Based on a MapReduce project (clean up for general use WIP)
Mainly for personal use to quickly set up the project without copying over files repeatedly
Run the install.sh script
The install script will do the following:
- Install kubectl
- Install protobuf
- Install Kind
- Install Helm
- Install gRPC
- Set up conservator
- Install etcd/ZooKeeper
Let us know if you have any issues.
CMakeLists.txt will help you build your code. We recommend you read into cmake to understand how it works and how to use it to build your services.
- Create kind cluster
./init.sh
- Compile sources, prepare docker image, load it into kind:
./build.sh
- Start the k8s cluster with master and workers, 2 nodes each:
./cluster.sh up
- get master logs to inspect activity between nodes
3.1. Find pod named mr-master-xxxx:
kubectl get pods -n ws1
3.2. Get lods:kubectl logs [mr-master-xxx] -n ws1
, add flag-f
to stream logs
We have 3 containers for the inputs (mapreduce), intermediary files from the map phase and the output container for the final results from the reduce phase. Once we have set of inputs blobs in the mapreduce container, the master will take those blobs, take their sizes and produce list of Shard that consist of ShardFragment. Each ShardFragment points to a blob and the start and end offsets in it. This means that a shard can span multiple blobs, in the cases where the sharding cannot evenly split a single blob into the predefined shard size.

> _WRITTEN TASK 1_: Rewrite the paragraph of the MapReduce project notes that begins "We have 3 containers" as a short bulleted list that keeps its main facts.
> _WRITTEN TASK 2_: Carry on the MapReduce project notes from the point where they stop.
The lines have nothing to do with the MapReduce project notes.

> _DATASET SECTION_:
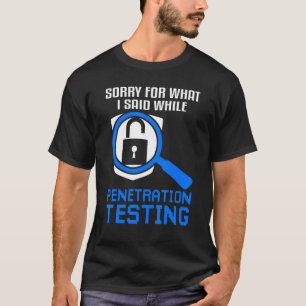 T-shirt Test de pénétration Hacking éthique et Cyber Secur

> _EXERCISE ANSWER 1_:
- There are three containers: one for inputs (mapreduce), one for intermediary files from the map phase, and one for the final results from the reduce phase.
- The master takes the input blobs in the mapreduce container, reads their sizes, and produces a list of Shards made of ShardFragments.
- Each ShardFragment points to a blob and gives start and end offsets within it.
- A shard can span multiple blobs when a single blob cannot be split evenly into the predefined shard size.

> _EXERCISE ANSWER 2_:
Once the sharding is done, we create the Map and Reduce Jobs that will present a workload for the workers. First we run the map phase where we try to complete all MapJobs, along the way we feed the outputs from the map jobs to the ReduceJobs as inputs. Next we start the reduce phase on the available workers.
Once the reduce jobs finish, the results are stored in the outputs container in azure.
curl "10.244.0.9:50049?M=2&R=4&files=lorem.txt&mr_functions=mr_functions.py"
Alternatively,
kubectl port-forward svc/mr-proxy -n ws1 8080:8080
curl "http://localhost:8080?M=2&R=4&files=lorem.txt&mr_functions=mr_functions.py"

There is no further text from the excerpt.